> **YOUR TASKS**
**A.** Print verbatim the passage of the Marrakech TV review that opens with the words containing "There was just" and closes with "the doomed fowl.".
**B.** Resume the review of Jamie Oliver's Marrakech episode, picking up right after its final sentence.

======== SOURCE DOCUMENT ========

There was just enough time in the opening minutes of Jamie Does... Marrakech – a lurid, cacophonous whirl of chained monkeys, hawkers, Sufi dancing and charmed snakes – to recall the last time that primetime television sent a wide boy to the Moroccan city. That was two years ago when, how could we forget, Sir Alan dispatched his hapless apprentices to the heart of the souk to test their bartering skills and buy a kosher chicken, whereupon self-proclaimed "good Jewish boy" Michael collared a butcher, made the sign of the cross a few times and asked him to say "Allah!" over the doomed fowl.
There is, clearly, something about the city, with its much-documented assault on the senses, that sends Brits a little doolally. While Jamie Oliver didn't quite descend to Apprentice levels of ignorance, he made for an unexpectedly wide-eyed tour guide. "It feels like going back to Oliver Twist days," he said, apropos of nothing particularly Dickensian. A little later, following a visit to a food market where he was greeted with chants of "Gordon Ramsay!", "Delia Smith!" and Little Britain quotes, he was less enamoured. "I gotta get out now. Too much of this will do my head in."

======== AVAILABLE DATA ========

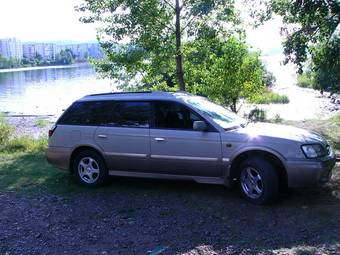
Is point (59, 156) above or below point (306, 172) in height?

========

> **RESULTS**
**A.**
There was just enough time in the opening minutes of Jamie Does... Marrakech – a lurid, cacophonous whirl of chained monkeys, hawkers, Sufi dancing and charmed snakes – to recall the last time that primetime television sent a wide boy to the Moroccan city. That was two years ago when, how could we forget, Sir Alan dispatched his hapless apprentices to the heart of the souk to test their bartering skills and buy a kosher chicken, whereupon self-proclaimed "good Jewish boy" Michael collared a butcher, made the sign of the cross a few times and asked him to say "Allah!" over the doomed fowl.

**B.**
Jamie Does... Marrakech is the first of six new shows in which Oliver gets to know a country through its cuisine – by wandering through markets, crashing family meals and cooking, Floyd-style, on sun-drenched roof terraces. In truth, the insights into Morocco were fairly limited; Oliver glossed over women's subordinate position with a few words about their tagines (or "stews with attitude") representing a "bit of power" in the home and looked like he wanted to die when a street vendor tenderly shoved succulent roast lamb into his mouth ("I'm not used to being fed by men..."). Still, the snapshots of culinary life – from the communal bakery where children drop off their mother's dough to be baked on the way to school and pick up the finished bread on their way home to the bachelors prowling the market, adding ingredients to their stew pots as they go – were lovely.
It's hard to remember that before he became a philanthropic restaurateur and (brilliant) campaigner for better school dinners, Oliver's thing was simply a bit of cooking malarkey with a side order of laddish banter. This was a return to that original idea, complete with scooter, tracksuit tops, endless "bruvvers" and tomatoes "wanged up any old how".
Last night's recipes – tender roast lamb studded with pomegranate jewels, soft breads and rosewater pastries, given daft names like "stew for single blokes" and "my snakey cakey" – were mouthwatering and approachable. And Oliver, looking younger than ever, was terribly excited about it all. "I'm really proud of that! I wanna eat that!" he said, peering, surprised, at his tagine. He's still got those magic ingredients – enthusiasm mixed with unpredictability (the director, you sense, never quite knows what Oliver is going to do or say next) – to make tasty television.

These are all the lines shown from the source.